Carry on the discussion below of lasers for writing and reading optical discs, starting after its final sentence and leaving aside the items that follow it.

◆ Passage provided:

————————

So they should either have a protective cover like a floppy or they should have lots of redundant information physically far away from each other on the disk.
The Internet is full. Go Away!!!
The article only discusses write techniques. I'd like to hear if there are any peculiarities involved in reading it before I make guesses as to the delay before production. I'd also like to know if they only have a tube or if they have a diode already.
You need a laser with comparable or finer wavelength to the writing laser in order to read an optical disc.
This is almost certainly a frequency-doubled or even frequency-tripled laser, which means it's very power-inefficient (I believe there were old green laser pointers that were frequency-doubled IR; they got awfully warm, as most of the pump beam stayed as IR, and was wasted).
Source laser isn't mentioned in the short blurb (and the full blurb is subscribers-only), but I'd guess it's an excimer laser similar to the kind used for EUV photolithography, if it can make 70 nm holes. In fact, it wouldn't surprise me to learn that it's _exactly_ that type of laser, and that this experiment was done in a photolithography clean room. Excimer lasers are gas lasers that produce output in the near-UV. The 193 nm light used for photolithography a generation or so ago was from frequency-doubled argon fluoride excimer lasers.

————————

◆ Records shown:
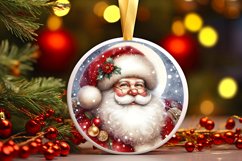 Santa Christmas Round Ornament PNG Product Image 3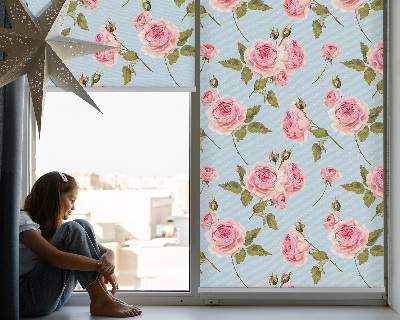 Tenda a rullo oscurante per finestra modello rose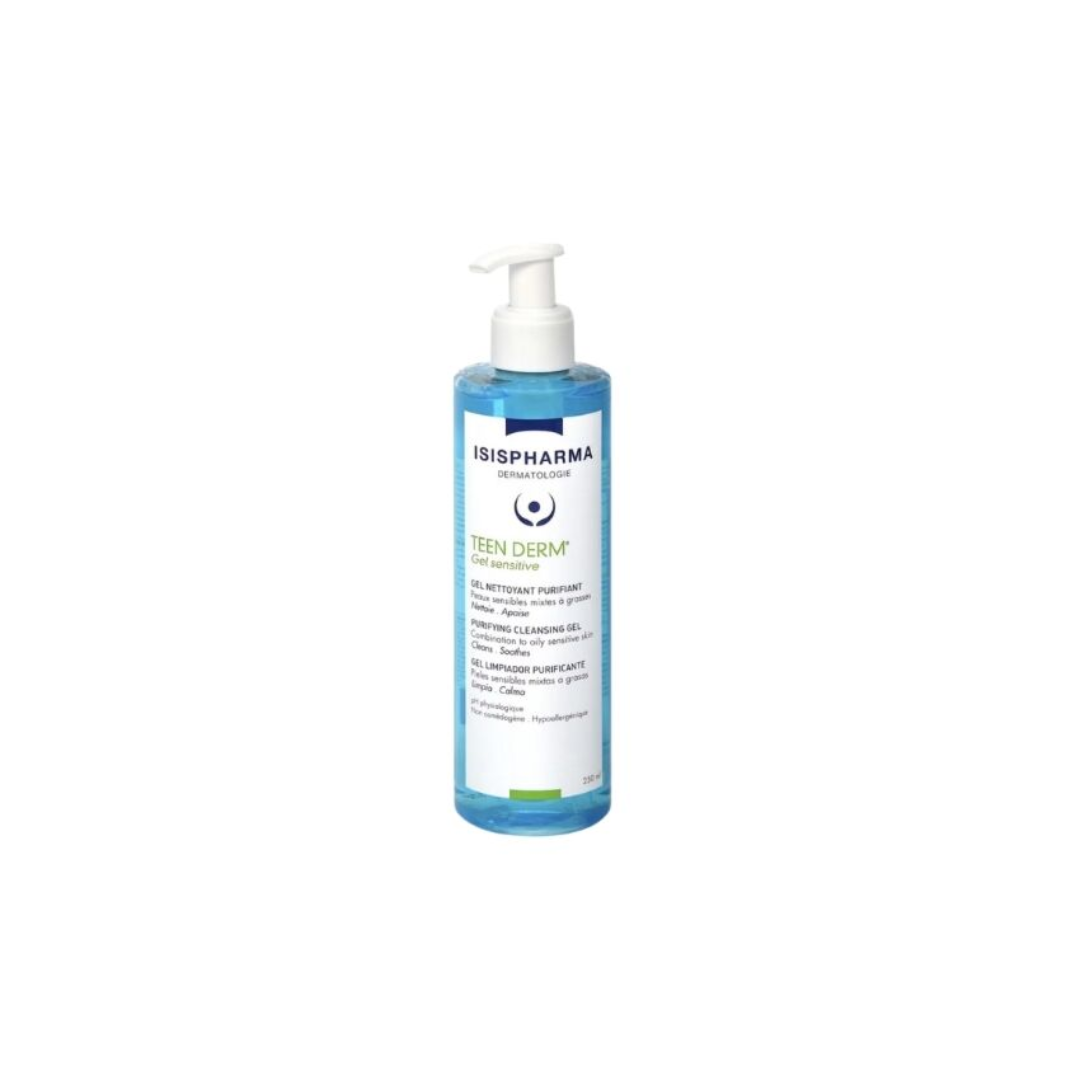 Isis-teen-derm-gel-sensitive-250ml.png Isispharma Teen Derm Gel Sensitive 250ml – Image 1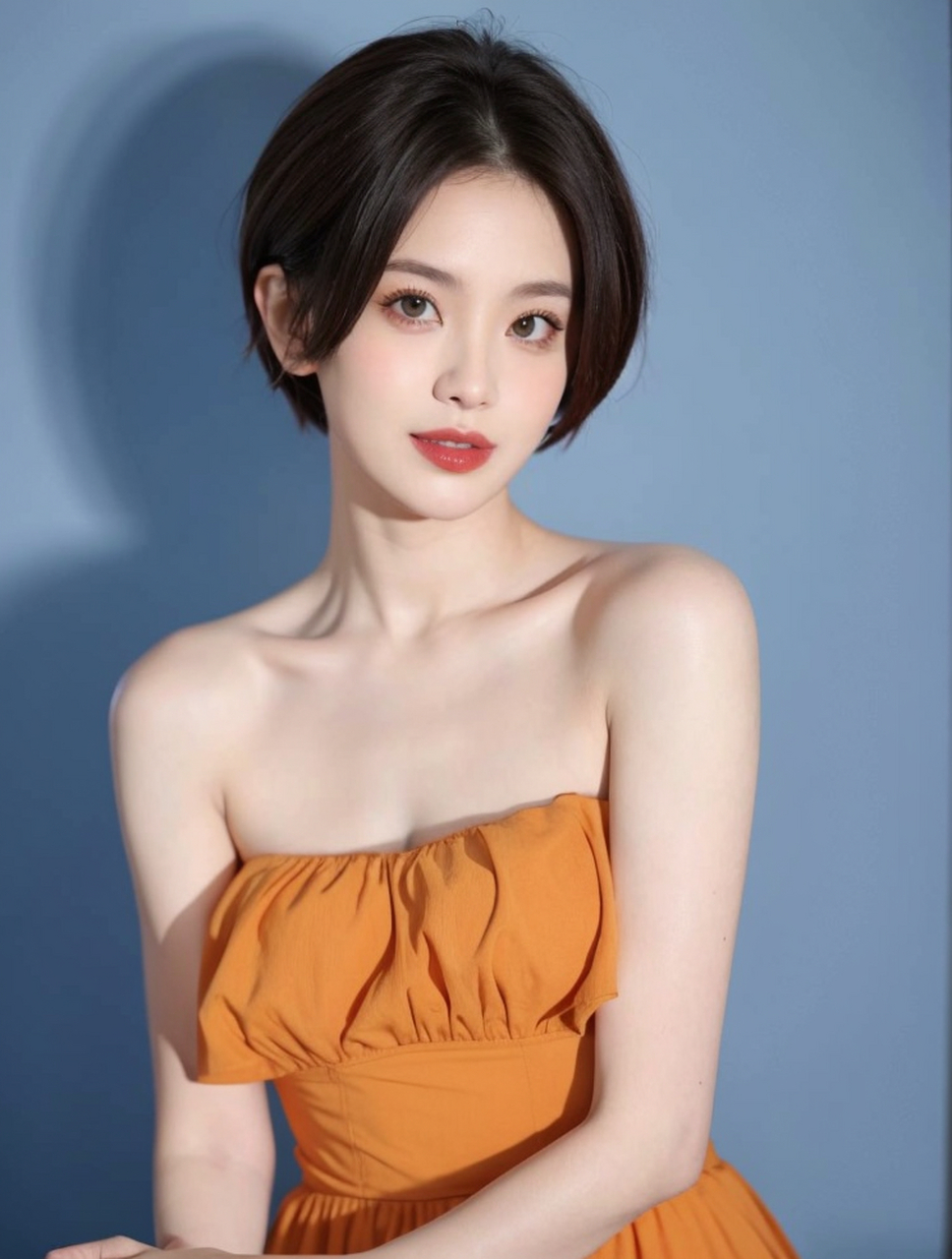 短发气质美女写真#高雅气质美女# #养眼美女#养眼美女# #性感美女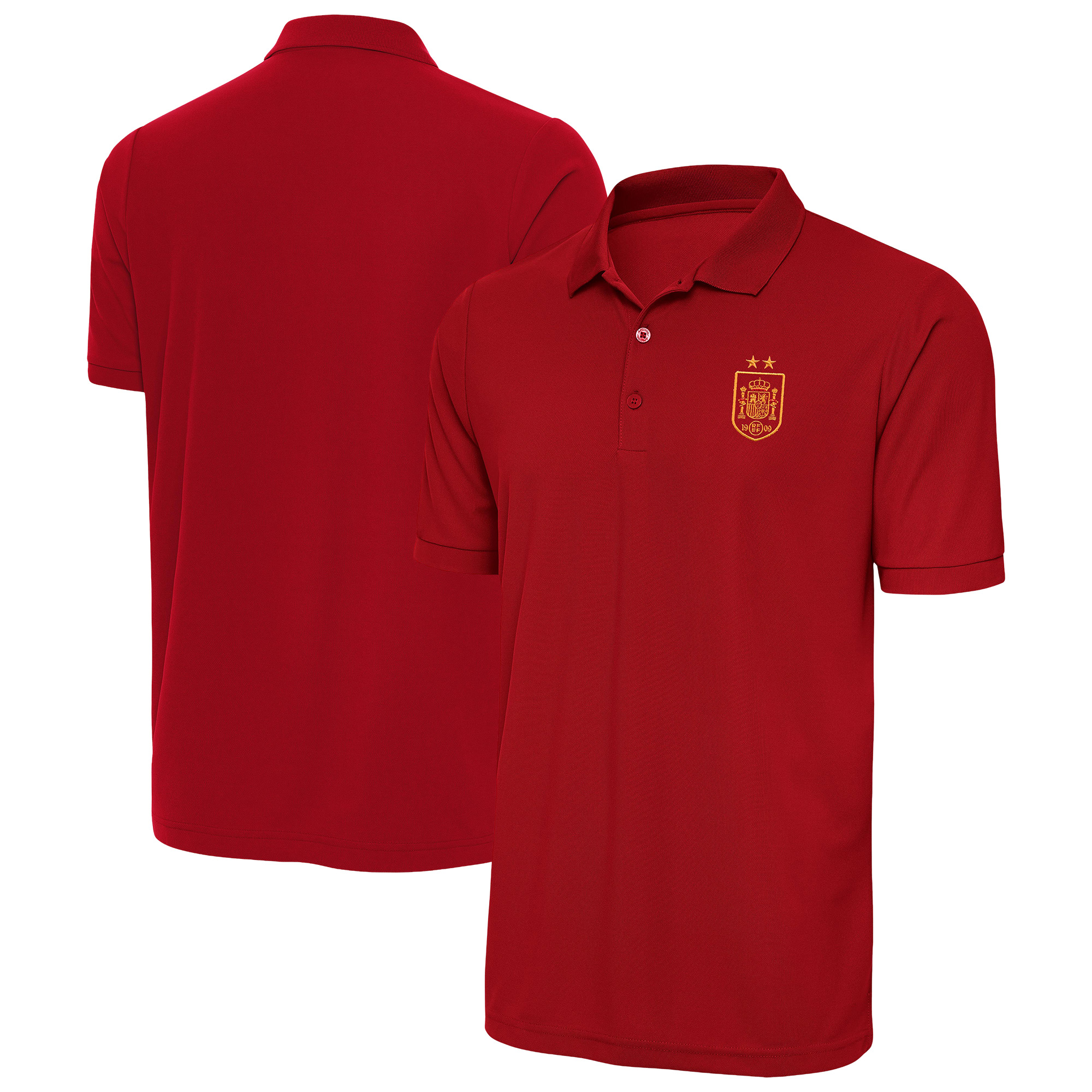 Men's Antigua Red Spain National Team Two-Star Derive Polo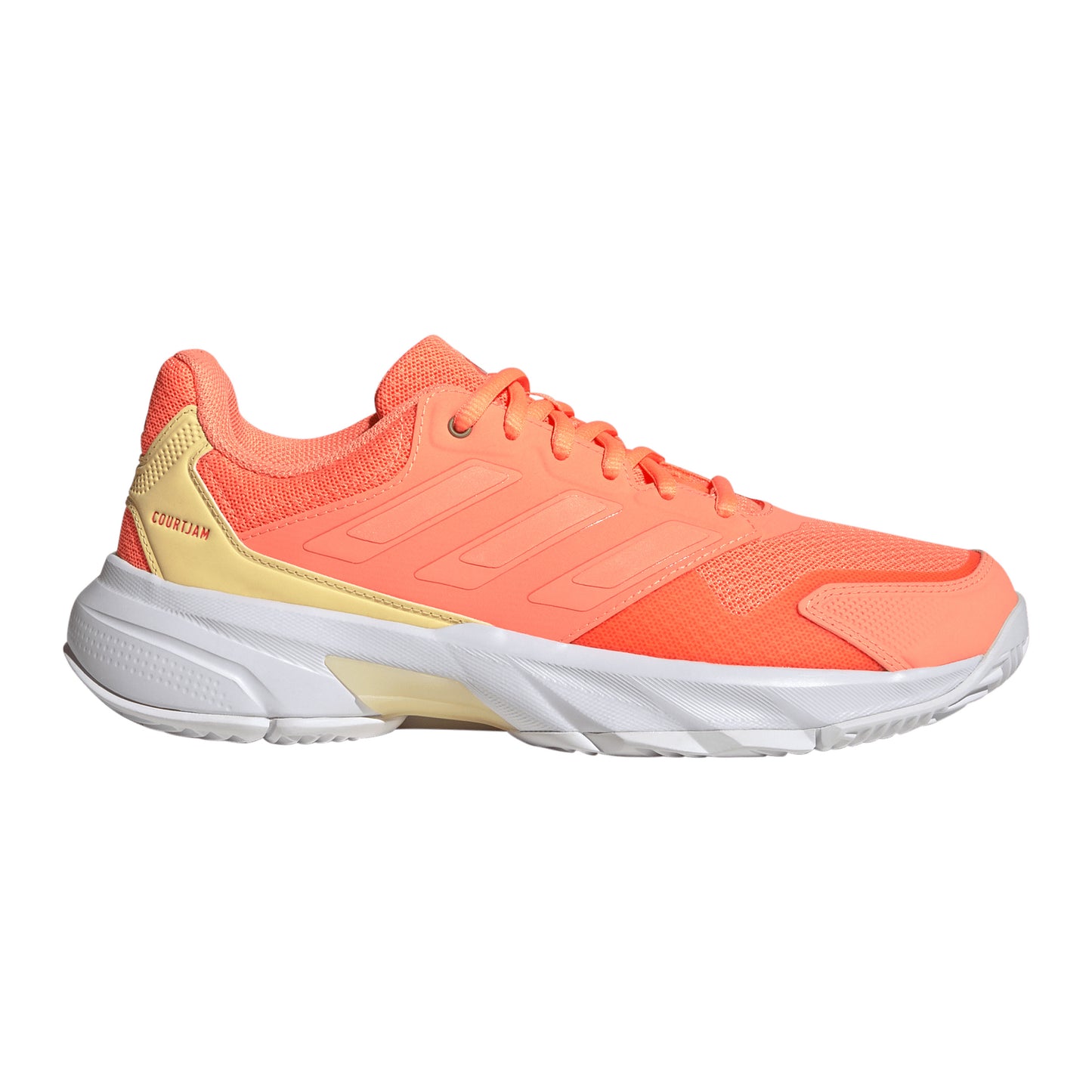 adidas CourtJam Control 3 All court shoe Women - orange, yellow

————————

◆ Response area:
We have UV LEDs, and so presumably low-power UV laser diodes are available in research labs, but getting something that can reliably make holes 70 nm wide would probably take frequency _tripling_ at this point. So I'd put money on a gas laser at the moment, with a tripled blue or violet diode or a doubled intermediate UV diode laser "some time really soon now, honest".
Producing light of the needed wavelength without frequency doubling would take a pretty exotic material with a bandgap that puts it well into the "insulator with extreme prejudice" range (lots of doping required).